Re: [Freedos-devel] compressed FAT filesystems

Antony Gordon Fri, 28 Mar 2008 13:40:45 -0700

I would think that the information contained in the MS-DOS 6 Programmers 
reference is free of any restrictions related to that lawsuit.


An initial clean room design would allow us to imitate the core functionality 
of DoubleSpace. This would allow us to read the compressed volume files, if for 
no other purpose than compatibility. The next step would be to improve the 
design where it is lacking. 

As far as writing to the file system, DoubleSpace allocates the BitFAT, MDFAT 
and FAT to maximum capacity. The resulting CVF file is maxxed for the drive in 
question, even though in most cases, the CVF will not be large enough to 
require the maximum capacity of these structures. This preallocation allows for 
growing and shrinking the CVF file very quickly. 

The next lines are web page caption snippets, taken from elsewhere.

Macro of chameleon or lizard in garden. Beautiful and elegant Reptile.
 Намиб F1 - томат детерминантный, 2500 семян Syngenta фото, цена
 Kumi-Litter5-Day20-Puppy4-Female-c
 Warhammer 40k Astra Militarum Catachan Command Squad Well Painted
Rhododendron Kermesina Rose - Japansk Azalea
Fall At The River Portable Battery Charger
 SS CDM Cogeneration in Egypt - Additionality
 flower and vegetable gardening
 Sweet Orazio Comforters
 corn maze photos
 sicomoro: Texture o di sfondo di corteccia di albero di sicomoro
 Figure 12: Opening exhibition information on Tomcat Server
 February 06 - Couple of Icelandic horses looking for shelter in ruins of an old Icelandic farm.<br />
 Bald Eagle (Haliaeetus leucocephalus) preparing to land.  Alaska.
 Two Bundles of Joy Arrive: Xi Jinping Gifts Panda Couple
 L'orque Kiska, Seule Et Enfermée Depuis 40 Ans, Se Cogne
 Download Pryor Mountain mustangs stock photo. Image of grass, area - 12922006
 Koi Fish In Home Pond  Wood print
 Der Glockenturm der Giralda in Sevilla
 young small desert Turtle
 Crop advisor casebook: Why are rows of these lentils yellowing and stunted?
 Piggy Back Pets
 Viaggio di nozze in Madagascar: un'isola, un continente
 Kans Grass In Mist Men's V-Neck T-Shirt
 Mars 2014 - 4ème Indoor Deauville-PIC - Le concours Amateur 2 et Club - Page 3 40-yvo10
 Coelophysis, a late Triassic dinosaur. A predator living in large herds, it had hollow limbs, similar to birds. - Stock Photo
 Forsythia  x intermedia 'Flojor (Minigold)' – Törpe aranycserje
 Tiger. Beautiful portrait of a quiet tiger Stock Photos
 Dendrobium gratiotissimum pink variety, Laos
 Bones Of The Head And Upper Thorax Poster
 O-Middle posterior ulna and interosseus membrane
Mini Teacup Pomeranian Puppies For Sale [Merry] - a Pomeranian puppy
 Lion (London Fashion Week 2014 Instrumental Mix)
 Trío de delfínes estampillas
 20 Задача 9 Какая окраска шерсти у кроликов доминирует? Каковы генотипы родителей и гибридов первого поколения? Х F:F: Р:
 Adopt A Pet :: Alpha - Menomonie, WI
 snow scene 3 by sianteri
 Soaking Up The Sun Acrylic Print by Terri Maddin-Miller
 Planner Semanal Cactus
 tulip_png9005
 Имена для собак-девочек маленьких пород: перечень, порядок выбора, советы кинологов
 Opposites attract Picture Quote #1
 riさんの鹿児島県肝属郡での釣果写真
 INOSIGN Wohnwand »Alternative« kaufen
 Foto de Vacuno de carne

The other alternative might involve some sort of GZIP done on each file, so 
there is an 'invisible' decompression each time a file is accessed, and a 
decompression when the file is moved from a volume designated 'compressed' to a 
volume designated 'not compressed'. We can then use the reserved field in the 
BPB to designate a compressed file system or add to the list of FileSystemTypes 
at the end of the BPB (i.e., FAT12C, FAT16C, FAT32C).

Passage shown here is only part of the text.